Argonaute proteins (Agos) play essential roles in nucleic acid targeting across life domains. While eukaryotic Agos (eAgos) utilize small-interfering RNAs (siRNAs) or microRNAs (miRNAs) for RNA interference, the mechanisms driving prokaryotic Agos (pAgos) in bacterial defense remain underexplored. Here, we characterize the mesophilic pAgo from Clostridium perfringens (CpAgo), which exhibits robust guide-independent and DNA-guided activity at 37 °C. CpAgo efficiently degrades plasmids and structured RNAs into small fragments, generating DNA fragments that serve as guides for subsequent cleavage.
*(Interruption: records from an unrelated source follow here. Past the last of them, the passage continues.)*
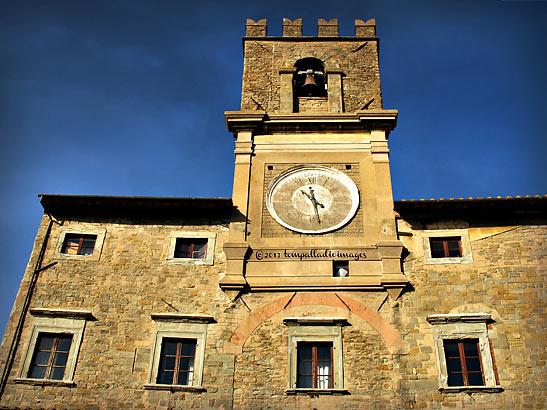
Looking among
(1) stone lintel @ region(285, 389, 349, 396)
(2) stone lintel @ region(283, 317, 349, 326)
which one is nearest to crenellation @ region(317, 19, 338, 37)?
(2) stone lintel @ region(283, 317, 349, 326)

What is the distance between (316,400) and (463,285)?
4.82 m

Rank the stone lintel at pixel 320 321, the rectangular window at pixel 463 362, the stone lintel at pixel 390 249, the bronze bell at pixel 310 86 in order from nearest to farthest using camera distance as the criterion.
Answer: the rectangular window at pixel 463 362, the stone lintel at pixel 320 321, the stone lintel at pixel 390 249, the bronze bell at pixel 310 86

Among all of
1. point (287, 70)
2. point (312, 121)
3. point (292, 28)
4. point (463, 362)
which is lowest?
point (463, 362)

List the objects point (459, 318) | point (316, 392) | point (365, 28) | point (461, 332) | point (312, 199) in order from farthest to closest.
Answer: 1. point (365, 28)
2. point (312, 199)
3. point (459, 318)
4. point (461, 332)
5. point (316, 392)

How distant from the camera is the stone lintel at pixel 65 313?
14.6m

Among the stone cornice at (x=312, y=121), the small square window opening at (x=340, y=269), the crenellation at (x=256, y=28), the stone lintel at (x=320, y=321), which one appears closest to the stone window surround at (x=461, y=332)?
the stone lintel at (x=320, y=321)

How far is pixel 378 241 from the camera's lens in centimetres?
1570

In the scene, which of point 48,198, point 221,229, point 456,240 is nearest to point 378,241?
point 456,240

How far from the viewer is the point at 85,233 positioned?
1617 cm

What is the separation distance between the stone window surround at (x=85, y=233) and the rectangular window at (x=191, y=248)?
6.85ft

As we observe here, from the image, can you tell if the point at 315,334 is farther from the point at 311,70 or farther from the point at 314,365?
the point at 311,70

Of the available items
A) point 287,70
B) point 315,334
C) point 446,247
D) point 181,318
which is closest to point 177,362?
point 181,318

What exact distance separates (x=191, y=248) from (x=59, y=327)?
389 cm

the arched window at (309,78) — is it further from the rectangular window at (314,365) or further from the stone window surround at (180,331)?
the rectangular window at (314,365)
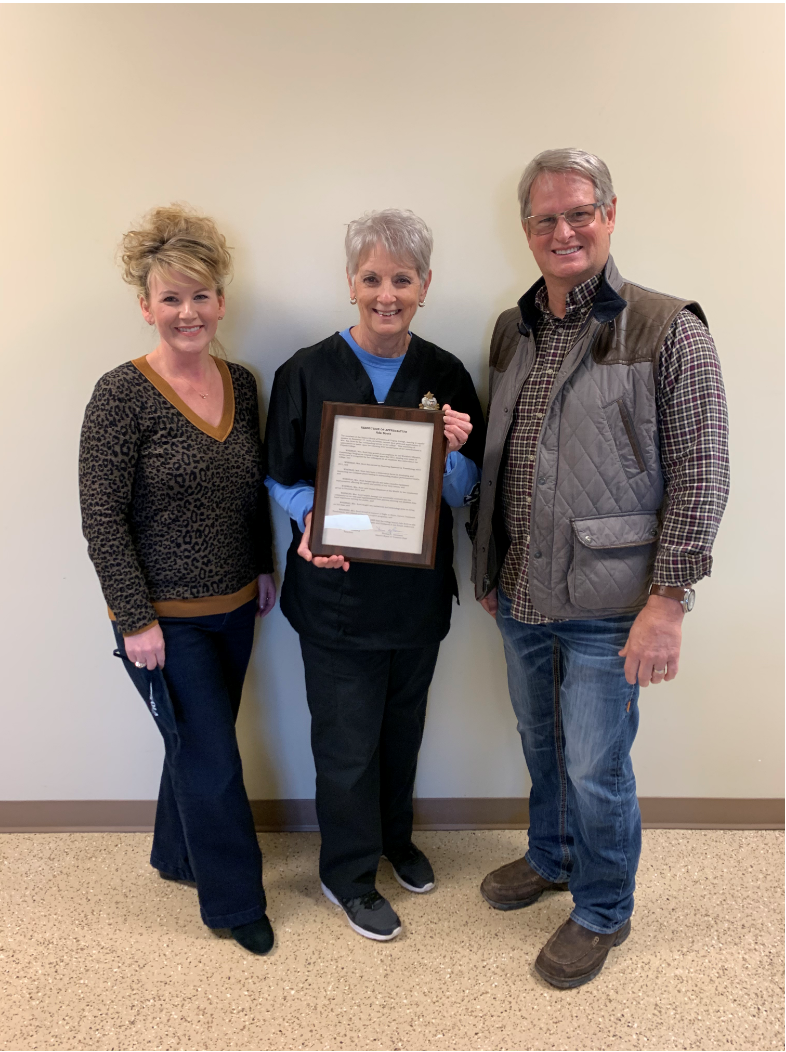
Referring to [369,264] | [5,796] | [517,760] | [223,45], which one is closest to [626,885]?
[517,760]

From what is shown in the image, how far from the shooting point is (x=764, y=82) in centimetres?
170

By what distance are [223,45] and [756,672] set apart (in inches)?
93.2

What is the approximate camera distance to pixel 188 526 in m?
1.57

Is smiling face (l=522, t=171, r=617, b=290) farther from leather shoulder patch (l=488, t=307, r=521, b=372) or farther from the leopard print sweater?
the leopard print sweater

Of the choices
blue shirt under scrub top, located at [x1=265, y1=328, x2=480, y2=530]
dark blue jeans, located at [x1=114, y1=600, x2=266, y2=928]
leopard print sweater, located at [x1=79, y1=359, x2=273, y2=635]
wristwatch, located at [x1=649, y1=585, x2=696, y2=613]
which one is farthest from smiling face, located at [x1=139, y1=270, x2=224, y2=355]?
wristwatch, located at [x1=649, y1=585, x2=696, y2=613]

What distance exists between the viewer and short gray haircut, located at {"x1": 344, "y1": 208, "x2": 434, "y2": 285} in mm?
1458

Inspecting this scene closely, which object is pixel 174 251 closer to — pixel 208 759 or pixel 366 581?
pixel 366 581

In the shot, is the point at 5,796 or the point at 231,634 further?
the point at 5,796

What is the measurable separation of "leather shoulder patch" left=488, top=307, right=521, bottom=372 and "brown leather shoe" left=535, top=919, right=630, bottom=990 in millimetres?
1441

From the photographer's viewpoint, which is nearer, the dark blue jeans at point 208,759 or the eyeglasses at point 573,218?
the eyeglasses at point 573,218

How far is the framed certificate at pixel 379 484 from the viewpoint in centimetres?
142

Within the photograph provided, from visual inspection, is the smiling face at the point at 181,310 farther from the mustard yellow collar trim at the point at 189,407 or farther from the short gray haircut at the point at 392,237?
the short gray haircut at the point at 392,237

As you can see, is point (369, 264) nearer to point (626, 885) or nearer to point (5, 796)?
point (626, 885)

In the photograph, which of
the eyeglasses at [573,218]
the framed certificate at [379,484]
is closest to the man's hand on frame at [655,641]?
the framed certificate at [379,484]
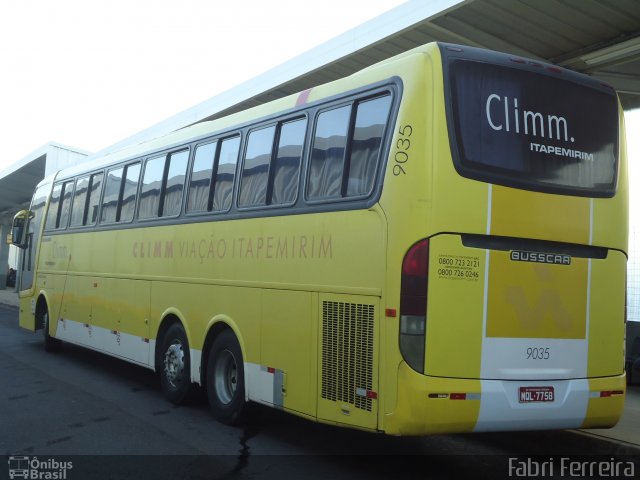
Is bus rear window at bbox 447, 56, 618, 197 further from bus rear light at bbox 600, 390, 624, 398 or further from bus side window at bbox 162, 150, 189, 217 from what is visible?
bus side window at bbox 162, 150, 189, 217

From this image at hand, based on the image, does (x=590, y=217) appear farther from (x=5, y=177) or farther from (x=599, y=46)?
(x=5, y=177)

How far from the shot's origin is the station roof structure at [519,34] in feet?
29.2

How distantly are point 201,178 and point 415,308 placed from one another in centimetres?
410

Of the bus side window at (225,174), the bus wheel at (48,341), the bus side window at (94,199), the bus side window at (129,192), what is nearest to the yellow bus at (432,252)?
the bus side window at (225,174)

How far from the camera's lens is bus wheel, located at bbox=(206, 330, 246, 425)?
7.20 m

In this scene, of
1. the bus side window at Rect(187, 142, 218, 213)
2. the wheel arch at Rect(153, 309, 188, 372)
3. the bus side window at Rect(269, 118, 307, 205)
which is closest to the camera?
the bus side window at Rect(269, 118, 307, 205)

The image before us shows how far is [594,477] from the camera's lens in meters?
6.05

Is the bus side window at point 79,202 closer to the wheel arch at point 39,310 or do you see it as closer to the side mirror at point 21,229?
the wheel arch at point 39,310

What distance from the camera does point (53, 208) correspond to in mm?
13375

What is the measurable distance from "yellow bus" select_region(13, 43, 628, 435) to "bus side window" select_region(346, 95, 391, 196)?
0.7 inches

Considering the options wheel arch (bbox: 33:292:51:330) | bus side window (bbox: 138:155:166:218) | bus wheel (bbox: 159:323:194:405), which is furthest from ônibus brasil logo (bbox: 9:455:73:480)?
wheel arch (bbox: 33:292:51:330)

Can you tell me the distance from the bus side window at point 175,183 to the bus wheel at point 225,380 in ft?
6.69

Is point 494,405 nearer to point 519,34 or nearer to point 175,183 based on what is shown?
point 175,183

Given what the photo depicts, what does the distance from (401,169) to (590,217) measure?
6.06ft
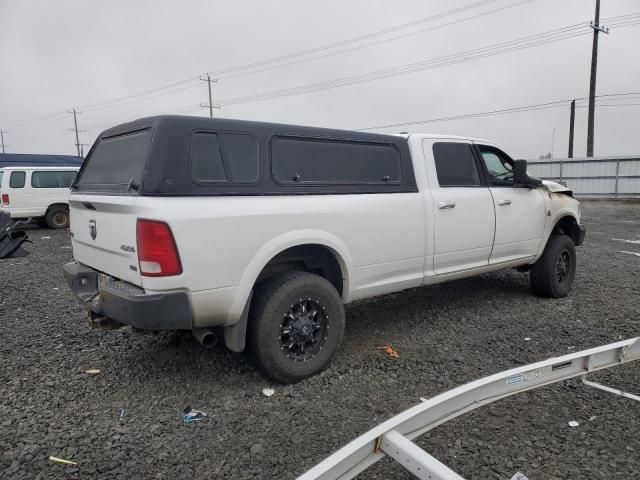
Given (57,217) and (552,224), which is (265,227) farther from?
(57,217)

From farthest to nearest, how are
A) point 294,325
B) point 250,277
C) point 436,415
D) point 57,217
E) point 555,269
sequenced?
1. point 57,217
2. point 555,269
3. point 294,325
4. point 250,277
5. point 436,415

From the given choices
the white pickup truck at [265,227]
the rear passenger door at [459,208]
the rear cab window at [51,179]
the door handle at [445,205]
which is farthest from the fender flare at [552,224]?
the rear cab window at [51,179]

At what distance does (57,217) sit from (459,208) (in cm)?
1351

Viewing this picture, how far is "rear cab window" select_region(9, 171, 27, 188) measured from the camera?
1351 centimetres

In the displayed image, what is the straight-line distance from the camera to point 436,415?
2490mm

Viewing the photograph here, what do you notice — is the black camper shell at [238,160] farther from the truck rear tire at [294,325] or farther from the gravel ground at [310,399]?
the gravel ground at [310,399]

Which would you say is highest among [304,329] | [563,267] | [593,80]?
[593,80]

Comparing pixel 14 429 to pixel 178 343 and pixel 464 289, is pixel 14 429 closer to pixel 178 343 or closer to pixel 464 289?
pixel 178 343

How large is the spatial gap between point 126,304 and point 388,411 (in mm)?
1828

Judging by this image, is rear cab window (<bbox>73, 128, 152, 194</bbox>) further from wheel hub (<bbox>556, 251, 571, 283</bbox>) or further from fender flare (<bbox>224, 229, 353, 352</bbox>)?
wheel hub (<bbox>556, 251, 571, 283</bbox>)

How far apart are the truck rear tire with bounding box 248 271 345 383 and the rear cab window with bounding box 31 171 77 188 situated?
1321 centimetres

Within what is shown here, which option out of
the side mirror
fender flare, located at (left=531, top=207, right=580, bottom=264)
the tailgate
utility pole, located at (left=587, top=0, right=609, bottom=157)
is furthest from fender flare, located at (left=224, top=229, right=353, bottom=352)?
utility pole, located at (left=587, top=0, right=609, bottom=157)

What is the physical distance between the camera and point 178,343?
169 inches

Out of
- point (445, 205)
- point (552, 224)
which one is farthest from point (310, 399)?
point (552, 224)
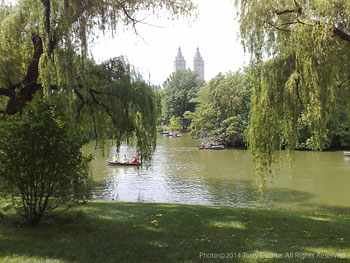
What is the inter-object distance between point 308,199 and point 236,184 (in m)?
3.58

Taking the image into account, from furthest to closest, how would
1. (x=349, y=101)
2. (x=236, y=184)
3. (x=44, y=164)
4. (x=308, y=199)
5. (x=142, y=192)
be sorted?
(x=236, y=184), (x=142, y=192), (x=308, y=199), (x=349, y=101), (x=44, y=164)

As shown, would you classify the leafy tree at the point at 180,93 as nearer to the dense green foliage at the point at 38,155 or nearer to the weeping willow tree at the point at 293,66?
the weeping willow tree at the point at 293,66

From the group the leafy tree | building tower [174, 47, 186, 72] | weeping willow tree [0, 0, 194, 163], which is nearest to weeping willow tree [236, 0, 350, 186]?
weeping willow tree [0, 0, 194, 163]

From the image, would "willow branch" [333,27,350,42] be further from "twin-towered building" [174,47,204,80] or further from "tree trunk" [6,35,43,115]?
"twin-towered building" [174,47,204,80]

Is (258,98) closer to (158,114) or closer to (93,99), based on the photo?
(158,114)

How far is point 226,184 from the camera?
1527 centimetres

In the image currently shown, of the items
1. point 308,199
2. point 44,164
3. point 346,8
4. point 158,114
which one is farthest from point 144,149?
point 308,199

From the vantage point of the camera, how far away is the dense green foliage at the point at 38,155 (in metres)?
5.02

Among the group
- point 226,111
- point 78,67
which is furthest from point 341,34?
point 226,111

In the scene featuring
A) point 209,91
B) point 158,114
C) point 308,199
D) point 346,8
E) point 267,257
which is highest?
point 209,91

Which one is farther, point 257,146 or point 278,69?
point 257,146

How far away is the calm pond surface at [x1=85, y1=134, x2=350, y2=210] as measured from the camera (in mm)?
12289

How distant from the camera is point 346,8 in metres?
6.30

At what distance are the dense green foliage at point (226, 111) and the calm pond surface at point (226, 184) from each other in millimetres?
10580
Cryo-electron microscopy reveals a positively-charged PAZ nucleotide-binding pocket, critical for both guide-dependent and guide-independent substrate recognition and cleavage. Structural analysis identifies CpAgo’s dimerization as a prerequisite for catalytic activity, supporting both nucleic acid degradation and targeted action. Functional assays in Escherichia coli demonstrate CpAgo’s role in bacterial defense by mediating plasmid degradation and DNA-guided cleavage. These findings position CpAgo as a critical component of prokaryotic immunity and a promising tool for biotechnology.